From College Loos to Fringe Firsts
The autobiographical show, which became an early sell-out sensation at the Edinburgh Festival Fringe, won a coveted Fringe First award and has secured an upcoming London run and regional tour. Franks, who scrubbed bathrooms and moved punt boats while her wealthy peers enjoyed traditional university life, fictionalises her alienation and rage at wealth inequality.
"I wasn't watering down any of the fury or the politics," Franks explains in her distinctive Scouse accent. "I was just sneaking it in the back door." The play highlights absurd and painful classist encounters, from dinners conducted in Latin to having her grated cheddar rejected at a party. A particularly biting scene, where her sister is turned away from a college dinner for her attire, is drawn directly from real life.
The Financial Barriers Behind the Laughs
Franks's journey to the Fringe stage was fraught with the very financial barriers her show critiques. She only discovered the existence of student bursaries just before her final exams, having worked clandestinely throughout her degree for fear of breaking university rules. After graduating, a redundancy from a job at London's Royal Court theatre provided a push to create her own work.
However, funding a Fringe run seemed impossible. "There's no way to go to the fringe if you don't have parents that can pay for it," Franks states. She moved back home, went sober, and wrote much of the script while invigilating exams. After a private investor pulled out, she was forced to put costs on a credit card. A last-ditch online appeal saved the production, with donations coming from old school friends, wealthy Cambridge acquaintances, and supportive artists like comedian Jack Rooke.
Using Success to Smash Down Doors
Despite the show's success, it did not turn a profit, as Franks and her team insisted on paying themselves fairly. This reinforced her mission to change an industry model that often requires a safety net of family money. "Fringe should be a place where people can fail," she argues, "but you can't afford to.
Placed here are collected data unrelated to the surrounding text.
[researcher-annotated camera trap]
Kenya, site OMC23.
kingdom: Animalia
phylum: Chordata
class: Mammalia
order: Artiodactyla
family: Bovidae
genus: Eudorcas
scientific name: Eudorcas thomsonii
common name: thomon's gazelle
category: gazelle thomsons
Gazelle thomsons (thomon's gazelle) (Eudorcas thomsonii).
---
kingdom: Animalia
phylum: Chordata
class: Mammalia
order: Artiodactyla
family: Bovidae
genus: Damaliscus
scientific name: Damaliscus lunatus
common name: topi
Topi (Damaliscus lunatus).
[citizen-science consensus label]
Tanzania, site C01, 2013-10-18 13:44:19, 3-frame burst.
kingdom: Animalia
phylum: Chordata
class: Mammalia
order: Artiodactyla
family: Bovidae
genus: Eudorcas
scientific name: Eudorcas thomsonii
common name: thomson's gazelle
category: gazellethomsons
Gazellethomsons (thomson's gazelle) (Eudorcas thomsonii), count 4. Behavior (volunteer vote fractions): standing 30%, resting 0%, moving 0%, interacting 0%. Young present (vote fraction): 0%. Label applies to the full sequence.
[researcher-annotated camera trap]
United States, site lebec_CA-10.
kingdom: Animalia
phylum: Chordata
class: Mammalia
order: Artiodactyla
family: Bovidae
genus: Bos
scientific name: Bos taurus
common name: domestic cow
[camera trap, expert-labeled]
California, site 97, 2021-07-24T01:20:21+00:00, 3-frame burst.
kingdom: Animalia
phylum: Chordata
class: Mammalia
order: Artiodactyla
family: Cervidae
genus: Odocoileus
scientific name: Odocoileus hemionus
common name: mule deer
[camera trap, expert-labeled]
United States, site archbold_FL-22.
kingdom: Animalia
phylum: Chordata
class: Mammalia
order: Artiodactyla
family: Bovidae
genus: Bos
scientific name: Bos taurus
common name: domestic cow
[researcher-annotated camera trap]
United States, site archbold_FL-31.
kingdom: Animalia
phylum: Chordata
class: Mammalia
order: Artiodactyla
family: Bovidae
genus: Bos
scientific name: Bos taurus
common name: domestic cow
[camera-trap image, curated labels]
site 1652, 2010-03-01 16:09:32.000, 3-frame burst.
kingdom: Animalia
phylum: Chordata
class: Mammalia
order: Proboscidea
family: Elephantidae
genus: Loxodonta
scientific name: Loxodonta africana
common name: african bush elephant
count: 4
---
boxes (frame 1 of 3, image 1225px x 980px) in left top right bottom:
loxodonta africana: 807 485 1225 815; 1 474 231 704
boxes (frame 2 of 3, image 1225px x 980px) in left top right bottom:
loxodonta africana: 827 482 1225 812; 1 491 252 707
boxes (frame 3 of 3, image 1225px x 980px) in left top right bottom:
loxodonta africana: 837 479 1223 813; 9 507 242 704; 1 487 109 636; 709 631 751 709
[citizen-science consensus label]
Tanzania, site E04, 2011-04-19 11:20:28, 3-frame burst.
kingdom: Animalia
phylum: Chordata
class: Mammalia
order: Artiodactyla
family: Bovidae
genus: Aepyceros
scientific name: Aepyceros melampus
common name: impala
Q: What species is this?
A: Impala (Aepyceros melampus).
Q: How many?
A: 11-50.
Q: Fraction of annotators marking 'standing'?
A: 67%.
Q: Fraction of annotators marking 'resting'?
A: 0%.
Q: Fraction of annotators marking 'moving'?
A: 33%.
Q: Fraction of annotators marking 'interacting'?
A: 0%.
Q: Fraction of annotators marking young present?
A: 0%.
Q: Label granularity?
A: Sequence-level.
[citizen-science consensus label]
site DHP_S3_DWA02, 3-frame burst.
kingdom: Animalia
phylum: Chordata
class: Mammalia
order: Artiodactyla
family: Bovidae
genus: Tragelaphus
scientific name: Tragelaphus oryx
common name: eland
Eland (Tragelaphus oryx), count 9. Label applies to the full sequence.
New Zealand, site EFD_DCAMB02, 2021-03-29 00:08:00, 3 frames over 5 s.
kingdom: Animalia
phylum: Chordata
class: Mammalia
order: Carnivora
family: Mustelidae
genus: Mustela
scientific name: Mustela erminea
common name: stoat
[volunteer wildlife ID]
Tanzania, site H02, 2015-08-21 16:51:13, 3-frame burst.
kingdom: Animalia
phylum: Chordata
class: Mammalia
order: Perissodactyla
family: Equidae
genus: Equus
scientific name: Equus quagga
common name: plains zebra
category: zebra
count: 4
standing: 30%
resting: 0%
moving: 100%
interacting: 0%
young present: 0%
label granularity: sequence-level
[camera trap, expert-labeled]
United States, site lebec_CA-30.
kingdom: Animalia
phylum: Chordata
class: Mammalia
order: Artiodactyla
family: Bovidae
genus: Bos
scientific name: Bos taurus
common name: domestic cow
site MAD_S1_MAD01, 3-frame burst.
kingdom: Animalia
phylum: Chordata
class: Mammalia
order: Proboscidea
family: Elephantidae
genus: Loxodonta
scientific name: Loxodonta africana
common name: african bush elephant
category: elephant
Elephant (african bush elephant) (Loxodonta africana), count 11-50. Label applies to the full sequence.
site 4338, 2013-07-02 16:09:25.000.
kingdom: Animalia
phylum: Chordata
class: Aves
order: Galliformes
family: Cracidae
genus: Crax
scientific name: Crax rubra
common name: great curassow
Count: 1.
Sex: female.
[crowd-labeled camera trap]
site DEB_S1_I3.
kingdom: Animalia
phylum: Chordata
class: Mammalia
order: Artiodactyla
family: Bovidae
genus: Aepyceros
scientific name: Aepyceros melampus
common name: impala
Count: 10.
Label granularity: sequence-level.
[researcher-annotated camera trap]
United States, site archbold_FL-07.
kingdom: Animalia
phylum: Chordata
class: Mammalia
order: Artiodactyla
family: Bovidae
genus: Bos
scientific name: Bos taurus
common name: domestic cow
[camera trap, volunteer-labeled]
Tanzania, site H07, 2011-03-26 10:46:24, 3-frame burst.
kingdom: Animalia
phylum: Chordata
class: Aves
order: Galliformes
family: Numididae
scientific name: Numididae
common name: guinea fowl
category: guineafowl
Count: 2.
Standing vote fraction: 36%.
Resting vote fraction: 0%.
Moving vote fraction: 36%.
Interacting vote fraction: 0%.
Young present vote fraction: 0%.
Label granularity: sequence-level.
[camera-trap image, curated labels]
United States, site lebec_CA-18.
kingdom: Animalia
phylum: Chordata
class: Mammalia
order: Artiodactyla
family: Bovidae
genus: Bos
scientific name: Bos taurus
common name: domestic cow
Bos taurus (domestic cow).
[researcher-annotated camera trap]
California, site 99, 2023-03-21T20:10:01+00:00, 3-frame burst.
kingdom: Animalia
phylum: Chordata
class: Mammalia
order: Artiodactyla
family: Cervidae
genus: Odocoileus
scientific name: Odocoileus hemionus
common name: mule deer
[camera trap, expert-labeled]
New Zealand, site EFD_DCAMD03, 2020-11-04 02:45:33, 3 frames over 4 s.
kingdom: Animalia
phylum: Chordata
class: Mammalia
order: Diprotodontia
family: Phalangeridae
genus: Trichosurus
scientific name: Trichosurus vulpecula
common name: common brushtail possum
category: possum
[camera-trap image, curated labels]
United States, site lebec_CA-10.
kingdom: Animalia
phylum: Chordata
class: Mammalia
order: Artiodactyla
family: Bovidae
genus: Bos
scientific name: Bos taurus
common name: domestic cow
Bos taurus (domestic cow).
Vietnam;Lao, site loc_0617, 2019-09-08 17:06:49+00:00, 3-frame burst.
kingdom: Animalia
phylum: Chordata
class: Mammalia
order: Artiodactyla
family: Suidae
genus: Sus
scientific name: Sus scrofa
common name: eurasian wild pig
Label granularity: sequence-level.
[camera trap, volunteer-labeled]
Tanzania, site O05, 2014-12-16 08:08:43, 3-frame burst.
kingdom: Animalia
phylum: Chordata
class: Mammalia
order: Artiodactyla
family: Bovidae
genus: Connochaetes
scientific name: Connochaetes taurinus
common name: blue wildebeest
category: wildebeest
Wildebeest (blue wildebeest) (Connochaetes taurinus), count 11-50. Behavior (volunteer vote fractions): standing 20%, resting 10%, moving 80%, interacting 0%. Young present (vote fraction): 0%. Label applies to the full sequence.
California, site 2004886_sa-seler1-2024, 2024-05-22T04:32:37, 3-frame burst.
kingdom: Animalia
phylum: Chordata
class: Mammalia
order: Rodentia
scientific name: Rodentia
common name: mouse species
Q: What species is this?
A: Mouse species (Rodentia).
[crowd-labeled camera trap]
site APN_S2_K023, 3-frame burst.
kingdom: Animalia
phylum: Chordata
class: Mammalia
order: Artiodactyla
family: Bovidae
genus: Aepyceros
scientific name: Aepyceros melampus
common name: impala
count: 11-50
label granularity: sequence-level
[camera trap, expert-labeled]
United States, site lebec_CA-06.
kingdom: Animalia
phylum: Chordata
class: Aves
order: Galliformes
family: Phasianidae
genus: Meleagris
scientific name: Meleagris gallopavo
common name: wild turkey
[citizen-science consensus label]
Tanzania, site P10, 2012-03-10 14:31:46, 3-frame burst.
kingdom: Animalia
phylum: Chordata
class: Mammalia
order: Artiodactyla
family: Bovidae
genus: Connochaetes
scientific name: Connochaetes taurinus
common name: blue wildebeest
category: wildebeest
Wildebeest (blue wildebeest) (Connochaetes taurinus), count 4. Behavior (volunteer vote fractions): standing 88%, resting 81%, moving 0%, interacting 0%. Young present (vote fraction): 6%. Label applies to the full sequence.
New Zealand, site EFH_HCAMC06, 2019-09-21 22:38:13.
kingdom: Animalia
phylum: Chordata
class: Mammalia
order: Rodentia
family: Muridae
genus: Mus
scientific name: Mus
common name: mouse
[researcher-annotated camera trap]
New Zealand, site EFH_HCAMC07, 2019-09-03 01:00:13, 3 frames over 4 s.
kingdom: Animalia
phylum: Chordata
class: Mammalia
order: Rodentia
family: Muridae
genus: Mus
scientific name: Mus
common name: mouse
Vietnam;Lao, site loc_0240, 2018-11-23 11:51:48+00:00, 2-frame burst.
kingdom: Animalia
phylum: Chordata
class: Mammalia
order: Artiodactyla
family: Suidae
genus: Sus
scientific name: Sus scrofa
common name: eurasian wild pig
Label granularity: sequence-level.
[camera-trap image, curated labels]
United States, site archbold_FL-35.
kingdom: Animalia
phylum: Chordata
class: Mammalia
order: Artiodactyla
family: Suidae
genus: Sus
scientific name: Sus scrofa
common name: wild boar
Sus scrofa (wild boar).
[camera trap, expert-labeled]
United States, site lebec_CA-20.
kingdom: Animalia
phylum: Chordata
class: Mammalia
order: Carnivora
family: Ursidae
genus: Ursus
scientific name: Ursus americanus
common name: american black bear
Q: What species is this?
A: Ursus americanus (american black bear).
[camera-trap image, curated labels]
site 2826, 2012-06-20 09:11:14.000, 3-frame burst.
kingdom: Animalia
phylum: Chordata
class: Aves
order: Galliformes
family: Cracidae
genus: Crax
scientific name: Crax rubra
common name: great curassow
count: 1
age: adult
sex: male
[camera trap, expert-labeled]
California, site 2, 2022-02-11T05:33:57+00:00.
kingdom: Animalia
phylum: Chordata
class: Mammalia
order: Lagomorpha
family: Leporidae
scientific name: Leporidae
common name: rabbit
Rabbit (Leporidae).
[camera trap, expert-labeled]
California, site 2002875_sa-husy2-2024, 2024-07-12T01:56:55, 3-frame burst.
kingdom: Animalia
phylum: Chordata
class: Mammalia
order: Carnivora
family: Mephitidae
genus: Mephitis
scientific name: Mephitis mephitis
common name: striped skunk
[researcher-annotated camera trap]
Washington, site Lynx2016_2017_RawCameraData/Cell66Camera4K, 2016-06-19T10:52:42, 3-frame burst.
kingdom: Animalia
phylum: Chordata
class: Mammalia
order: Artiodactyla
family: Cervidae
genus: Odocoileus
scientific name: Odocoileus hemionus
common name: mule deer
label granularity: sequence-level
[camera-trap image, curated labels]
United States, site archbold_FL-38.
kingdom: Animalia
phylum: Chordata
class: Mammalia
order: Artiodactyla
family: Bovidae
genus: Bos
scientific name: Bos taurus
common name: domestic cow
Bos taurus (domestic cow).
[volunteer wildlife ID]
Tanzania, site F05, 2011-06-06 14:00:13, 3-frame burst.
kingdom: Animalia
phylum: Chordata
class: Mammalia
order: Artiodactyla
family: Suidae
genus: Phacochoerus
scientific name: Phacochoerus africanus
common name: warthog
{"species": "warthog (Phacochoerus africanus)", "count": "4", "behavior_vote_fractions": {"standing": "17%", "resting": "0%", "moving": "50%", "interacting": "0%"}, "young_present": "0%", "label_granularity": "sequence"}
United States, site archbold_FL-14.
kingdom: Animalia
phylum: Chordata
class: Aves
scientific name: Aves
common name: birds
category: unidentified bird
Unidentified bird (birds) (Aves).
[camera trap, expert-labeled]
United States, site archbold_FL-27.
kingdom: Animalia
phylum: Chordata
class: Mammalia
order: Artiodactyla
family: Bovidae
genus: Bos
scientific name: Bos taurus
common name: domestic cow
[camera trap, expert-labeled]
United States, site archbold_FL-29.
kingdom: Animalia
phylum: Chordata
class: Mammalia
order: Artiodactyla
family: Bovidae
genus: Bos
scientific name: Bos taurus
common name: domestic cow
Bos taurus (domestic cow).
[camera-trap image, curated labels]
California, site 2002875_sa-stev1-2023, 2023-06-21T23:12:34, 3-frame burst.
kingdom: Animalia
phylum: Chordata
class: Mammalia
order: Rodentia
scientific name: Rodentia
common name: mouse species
I couldn't afford to."
Now, with her play set for runs at Soho Theatre, Liverpool Everyman, and Bristol Old Vic, and a TV deal in development with fellow Scouser Philip Barantini's production company, Franks is determined to leverage any major success. Her ambitions extend beyond her own career. She aims to create a business that would secure affordable £10 tickets in commercial theatres for underrepresented audiences and to reshape the Fringe into a more financially accessible space.
"I can't change the system by doing a silly little one woman show," Franks says. But with a Netflix deal on the horizon and a fiercely clear purpose, she is certainly going to try.